[Extrait du texte]
Après que l’ordonnance n°2016-131 du 10 février 2016 « portant réforme du droit des contrats, du régime général et de la preuve des obligations » (que nous appellerons simplement « la réforme de 2016 ») ait refondu le code civil, sa loi de ratification est venue, le 20 avril 20181, réformer cette réforme. Il y a donc trois régimes à connaître : l’ancien, celui issu de l’ordonnance et celui issu de la loi de ratification. Les règles de l’application dans le temps de ces réformes doivent être connues parfaitement.

Nous commencerons par détailler les dispositions relatives à l’application dans le temps de ces régimes (I). Nous verrons ensuite les difficultés qui se posent, notamment en cas de modification des contrats (II). Pour aller plus loin :

  • François C., « Application dans le temps et incidence sur la jurisprudence antérieure de l’ordonnance de réforme du droit des contrats », D.2016.506 ; Chantepie G., « L’application dans le temps de la réforme du droit des contrats », AJ Contrat 2016, p.412
  • Sur les effets de la réforme en général : Barbier H., « Les grands mouvements du droit commun des contrats après l’ordonnance du 10 février 2016 », RTD Civ. 2016.247 ; Cohet F., « Incidences en matière de transactions immobilières », AJDI 2016.324 ; Coutant-Lapalus C., « L’impact des règles relatives à l’effet du contrat (1) », RDI 2016.348 ;

I. Principes généraux

1. L’ordonnance n°2016-131 du 10 février 2016

Les principes de l’application dans le temps de la réforme sont prévus par l’article 9 de l’ordonnance :

« Les dispositions de la présente ordonnance entreront en vigueur le 1er octobre 2016.

Les contrats conclus avant cette date demeurent soumis à la loi ancienne.

Toutefois, les dispositions des troisième et quatrième alinéas de l’article 1123 et celles des articles 1158 et 1183 sont applicables dès l’entrée en vigueur de la présente ordonnance.

[Liste des consignes]
1/ Reproduisez fidèlement le passage du texte sur la réforme du droit des contrats qui va de « Les principes de » jusqu'à « 1er octobre 2016. ».
2/ Pouvez-vous donner la suite du texte sur la réforme du droit des contrats, à partir de l'endroit où il s'interrompt ?
Ce matériel n'a aucun lien avec le texte sur la réforme du droit des contrats.

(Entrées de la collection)
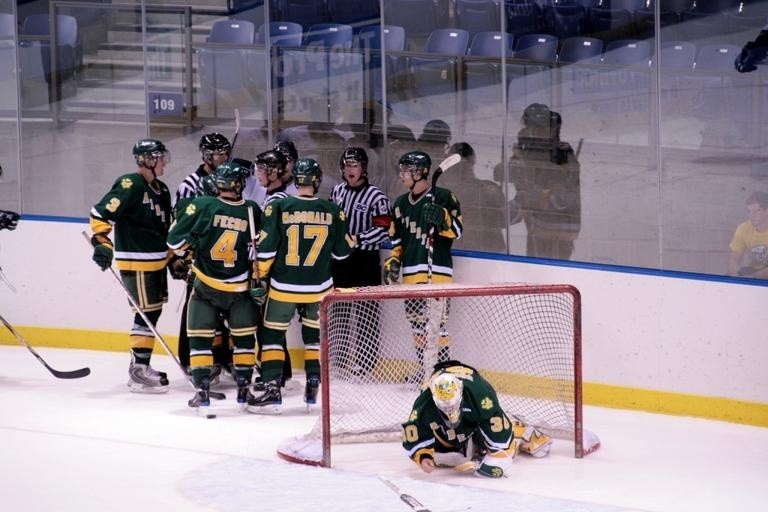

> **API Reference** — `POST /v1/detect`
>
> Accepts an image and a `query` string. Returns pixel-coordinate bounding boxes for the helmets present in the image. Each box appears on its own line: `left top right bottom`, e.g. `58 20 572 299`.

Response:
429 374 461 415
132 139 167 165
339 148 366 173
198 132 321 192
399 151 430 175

[Résultats finaux]
1/
Les principes de l’application dans le temps de la réforme sont prévus par l’article 9 de l’ordonnance :

« Les dispositions de la présente ordonnance entreront en vigueur le 1er octobre 2016.

2/
Lorsqu’une instance a été introduite avant l’entrée en vigueur de la présente ordonnance, l’action est poursuivie et jugée conformément à la loi ancienne. Cette loi s’applique également en appel et en cassation. »

L’exception prévue au troisième alinéa concerne les « actions interrogatoires ».

L’article 1123§3-4 prévoit par exemple la possibilité pour un tiers à un pacte de préférence de demander au bénéficiaire de ce dernier de confirmer l’existence du pacte et s’il entend de s’en prévaloir. La véritable force de ce dispositif est que l’absence de réponse emporte des effets juridiques : « le bénéficiaire du pacte ne pourra plus solliciter sa substitution au contrat conclu avec le tiers ou la nullité du contrat. »

L’article 1158 permet au contractant doutant des prérogatives du représentant de l’autre contractant de s’en assurer. Enfin, l’article 1183 permet, si un contrat est potentiellement nul, d’imposer au contractant pouvant se prévaloir de la nullité de confirmer le contrat ou d’agir en nullité.2

2. La loi n° 2018-287 du 20 avril 2018 ratifiant l’ordonnance n° 2016-131

L’application dans le temps de la loi de ratification est prévue par son article 16 :

La présente loi entre en vigueur le 1er octobre 2018.
Les articles 1110, 1117, 1137, 1145, 1161, 1171, 1223, 1327 et 1343-3 du code civil et les articles L. 112-5-1 et L. 211-40-1 du code monétaire et financier, dans leur rédaction résultant de la présente loi, sont applicables aux actes juridiques conclus ou établis à compter de son entrée en vigueur.
Les modifications apportées par la présente loi aux articles 1112,1143,1165,1216-3,1217,1221,1304-4,1305-5,1327-1,1328-1,1347-6 et 1352-4 du code civil ont un caractère interprétatif.

On a donc deux régimes : certaines dispositions vont remplacer directement celles issues de l’ordonnance par voie d’interprétation ; d’autres ne seront applicables que pour les actes « conclus ou établis »3 après le 1er octobre 2018. Nous verrons en détail ce que cela implique dans la section suivante.

L’article 16 prévoit également dans son III :

« Le deuxième alinéa de l’article 9 de l’ordonnance n° 2016-131 du 10 février 2016 portant réforme du droit des contrats, du régime général et de la preuve des obligations est complété par les mots : «, y compris pour leurs effets légaux et pour les dispositions d’ordre public ». Le présent III est applicable à compter du 1er octobre 2016. »

Cette disposition a pour objet d’empêcher l’application immédiate des dispositions issues de l’ordonnance aux litiges en cours. L’efficacité de cette disposition semble très douteuse : « Si le texte entend interdire au juge la possibilité d’invoquer les effets légaux du contrat et les dispositions d’ordre public de la loi nouvelle, il n’empêche pas celui-ci d’appliquer immédiatement l’ordonnance, par anticipation ou, plus exactement, par inspiration. » (Roda, AJ Contrat 2018.313)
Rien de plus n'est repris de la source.